▶ [Exercise]: Everything from the line containing "Q: Fraction of annotators marking 'standing'?" through the final line of the entries must be repeated exactly, and only that, without pictures.

** Opening Data shown block **

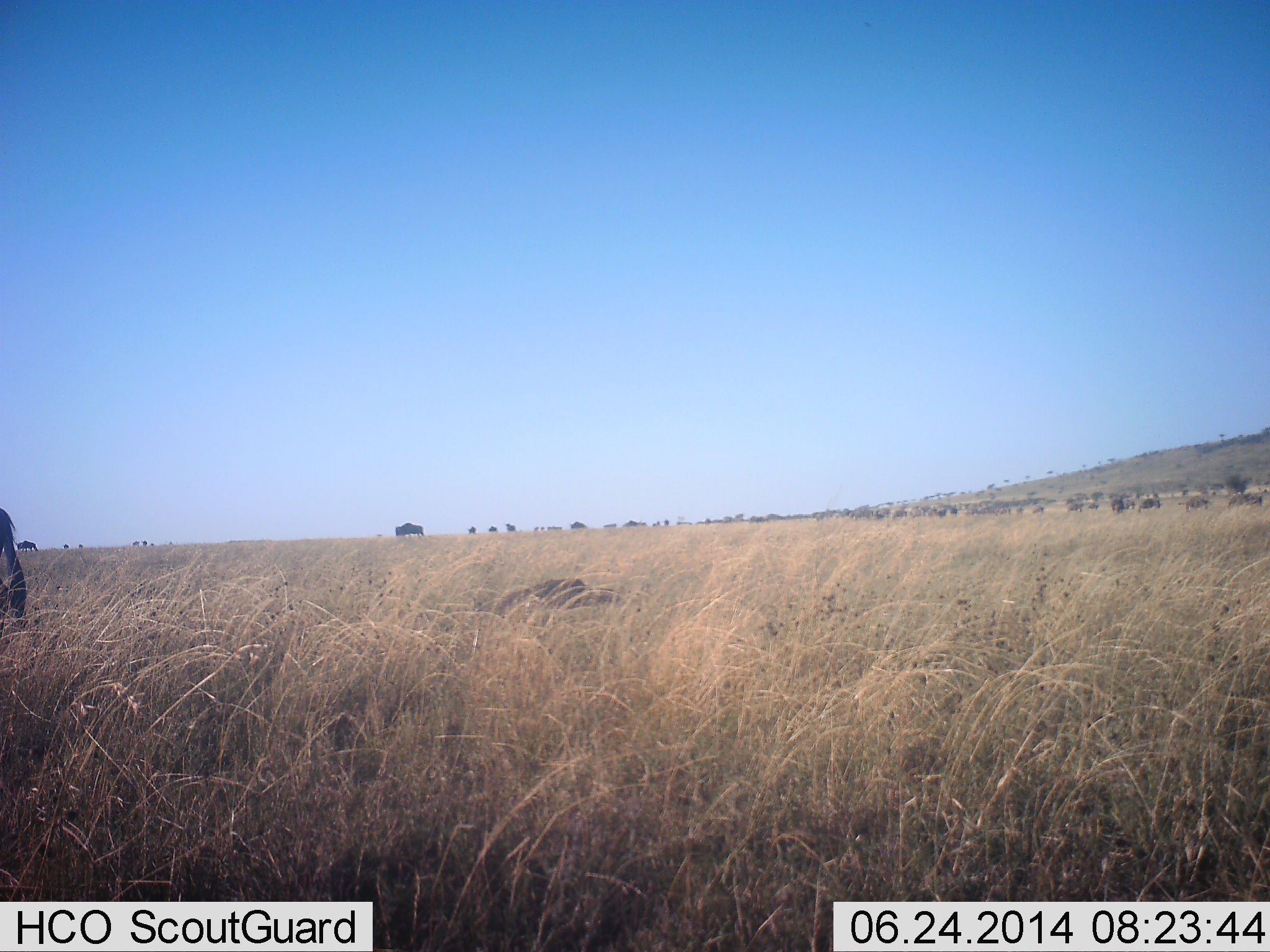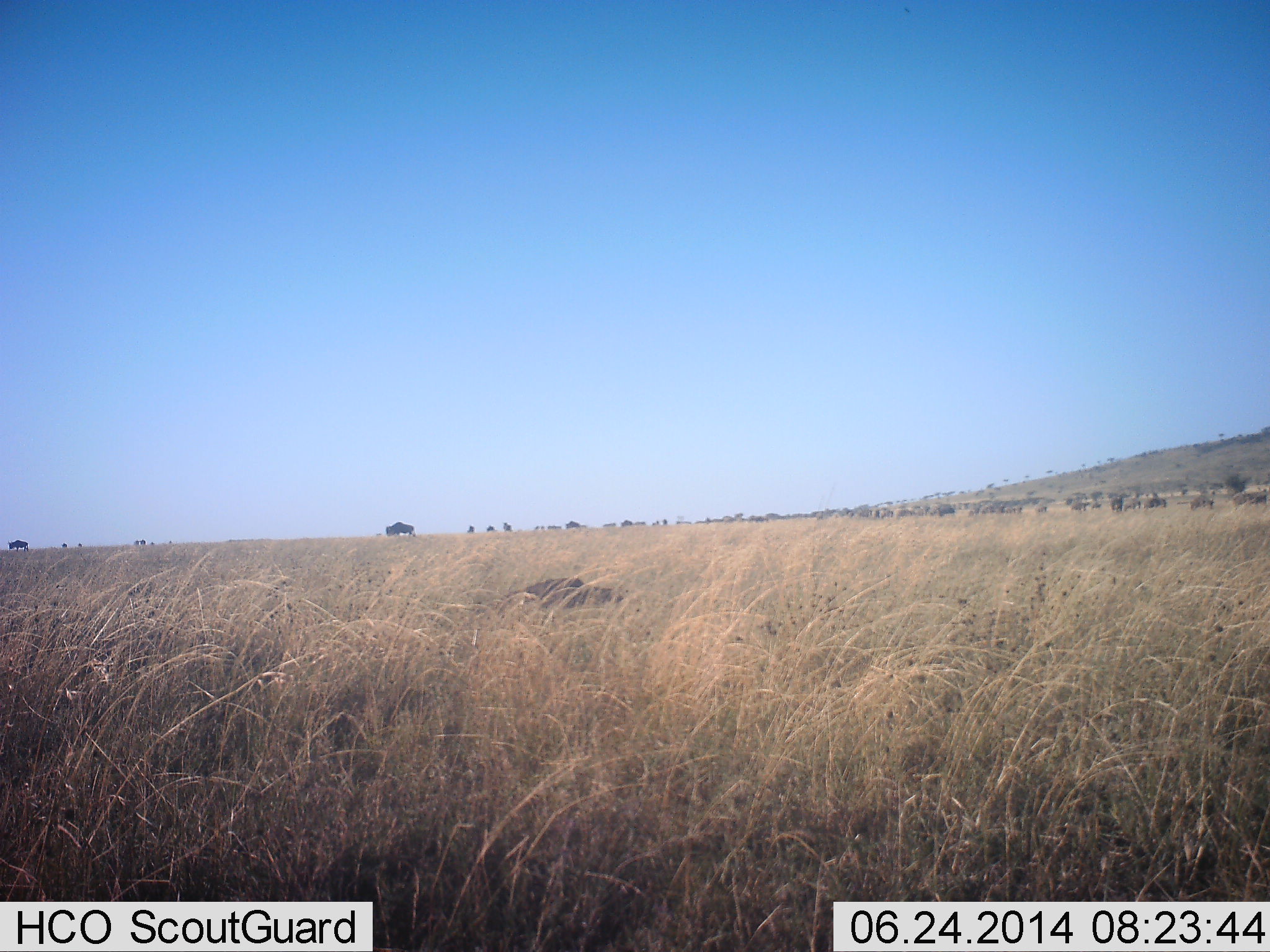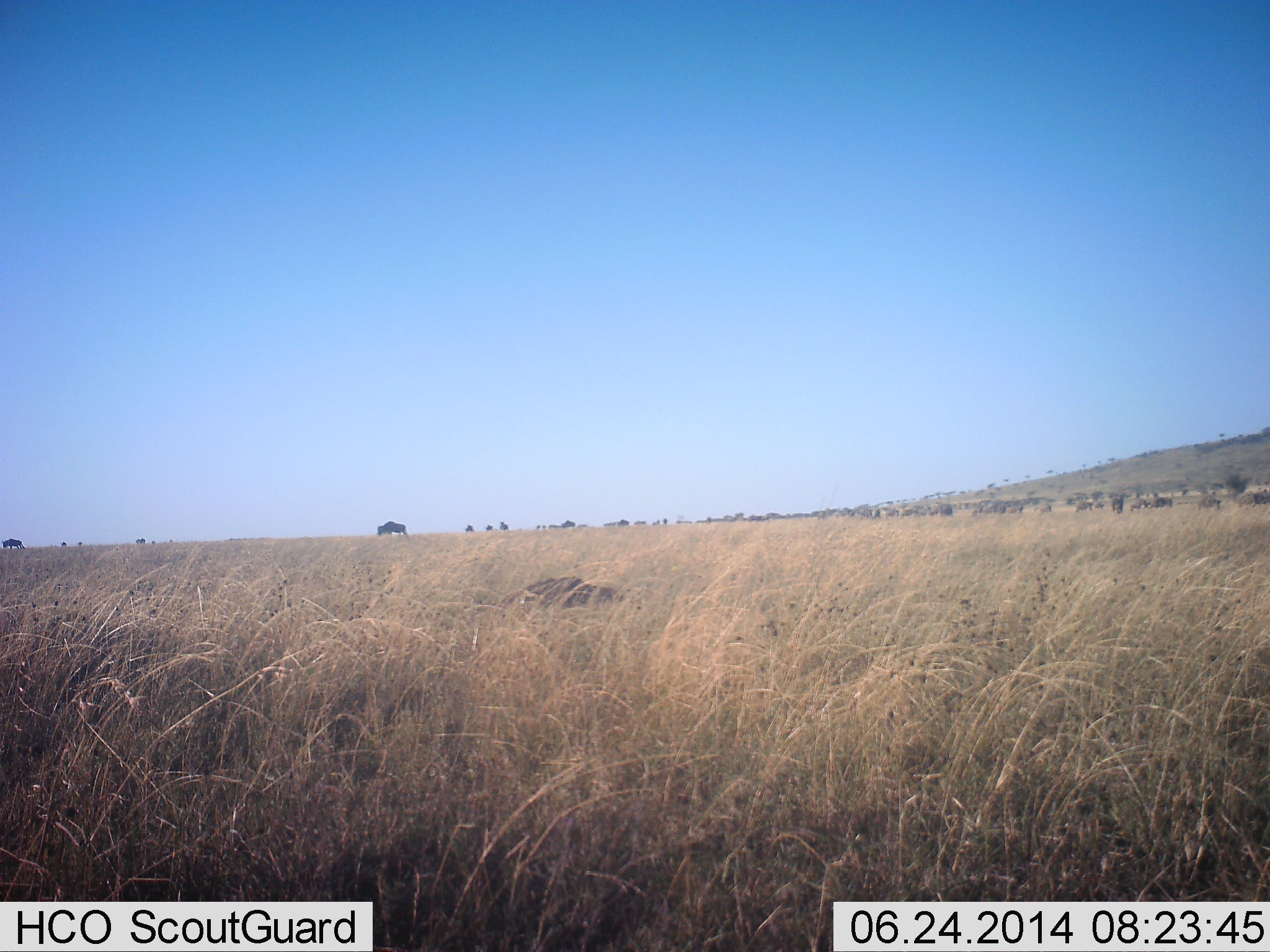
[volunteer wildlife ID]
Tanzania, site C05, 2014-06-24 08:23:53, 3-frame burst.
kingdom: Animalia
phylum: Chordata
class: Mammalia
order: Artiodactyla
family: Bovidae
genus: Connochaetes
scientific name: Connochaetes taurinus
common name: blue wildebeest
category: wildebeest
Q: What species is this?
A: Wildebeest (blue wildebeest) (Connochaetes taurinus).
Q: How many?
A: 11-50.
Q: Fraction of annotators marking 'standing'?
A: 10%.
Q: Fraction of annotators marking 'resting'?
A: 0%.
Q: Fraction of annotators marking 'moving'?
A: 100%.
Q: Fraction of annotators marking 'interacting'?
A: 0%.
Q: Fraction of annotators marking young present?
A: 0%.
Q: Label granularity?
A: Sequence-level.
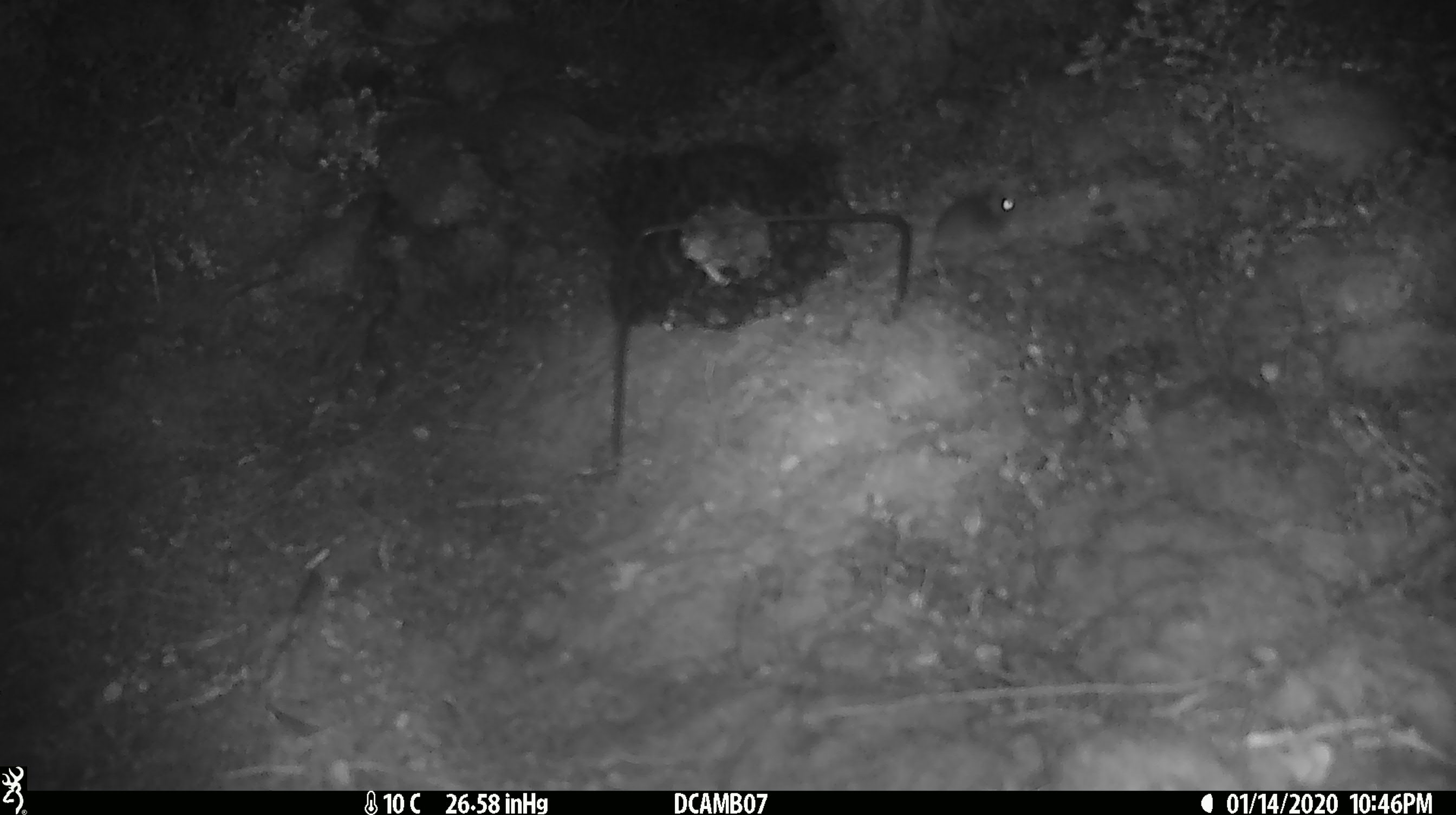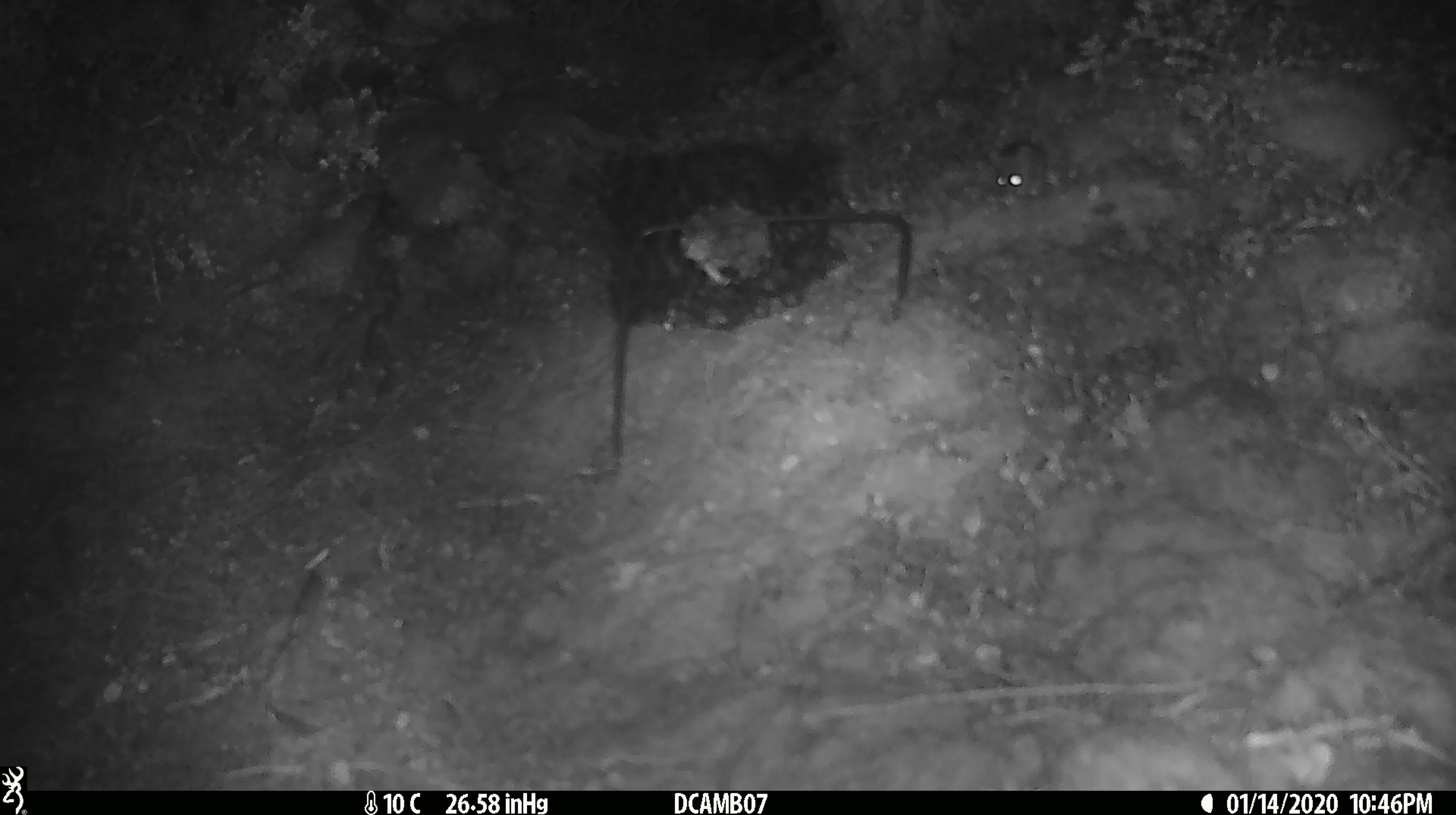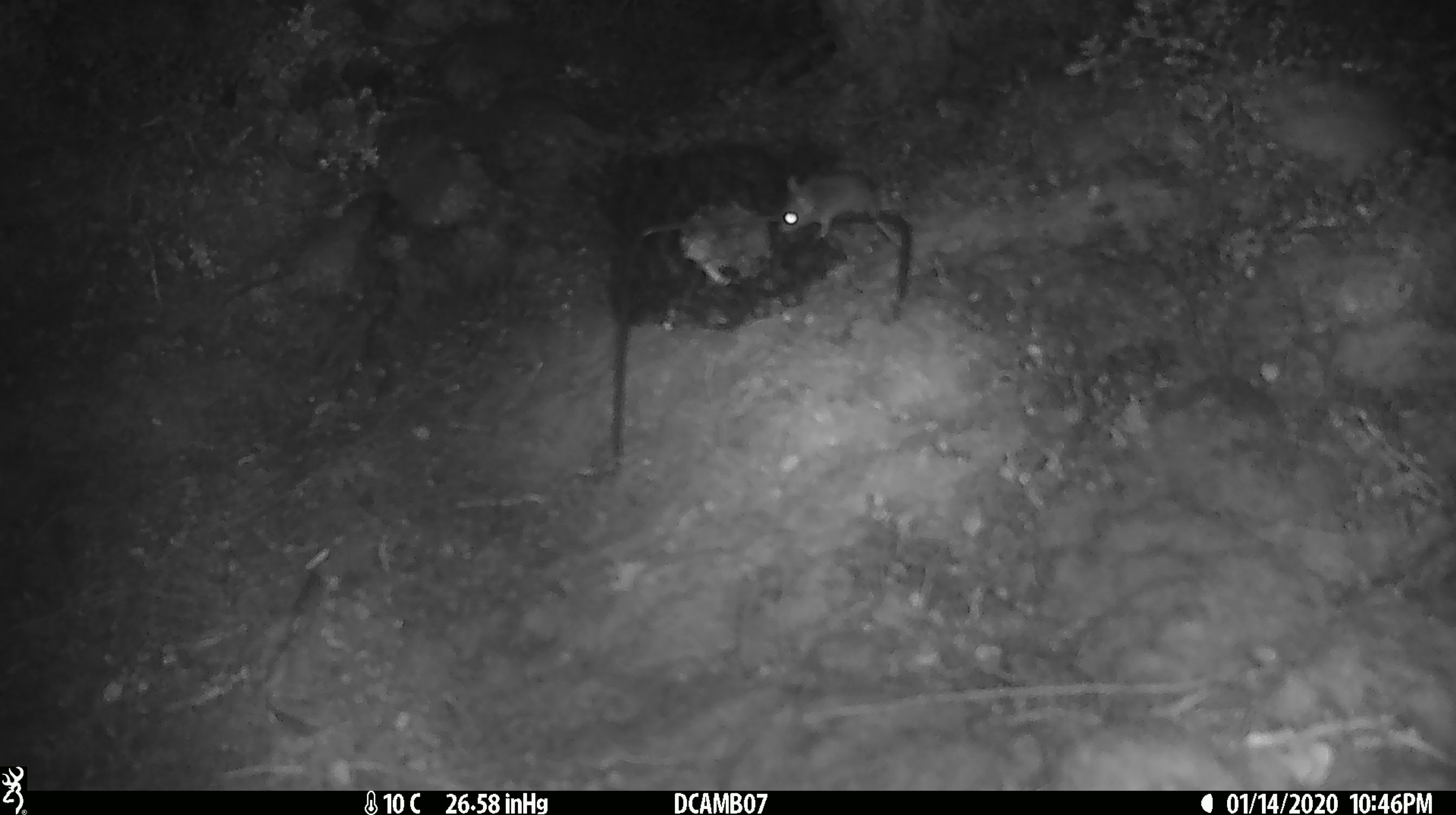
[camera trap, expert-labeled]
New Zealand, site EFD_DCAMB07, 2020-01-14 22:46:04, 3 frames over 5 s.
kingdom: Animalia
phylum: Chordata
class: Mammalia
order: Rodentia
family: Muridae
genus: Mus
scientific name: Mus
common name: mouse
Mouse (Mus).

** Closing Data shown block **

▶ [Result of the exercise]:
Q: Fraction of annotators marking 'standing'?
A: 10%.
Q: Fraction of annotators marking 'resting'?
A: 0%.
Q: Fraction of annotators marking 'moving'?
A: 100%.
Q: Fraction of annotators marking 'interacting'?
A: 0%.
Q: Fraction of annotators marking young present?
A: 0%.
Q: Label granularity?
A: Sequence-level.
[camera trap, expert-labeled]
New Zealand, site EFD_DCAMB07, 2020-01-14 22:46:04, 3 frames over 5 s.
kingdom: Animalia
phylum: Chordata
class: Mammalia
order: Rodentia
family: Muridae
genus: Mus
scientific name: Mus
common name: mouse
Mouse (Mus).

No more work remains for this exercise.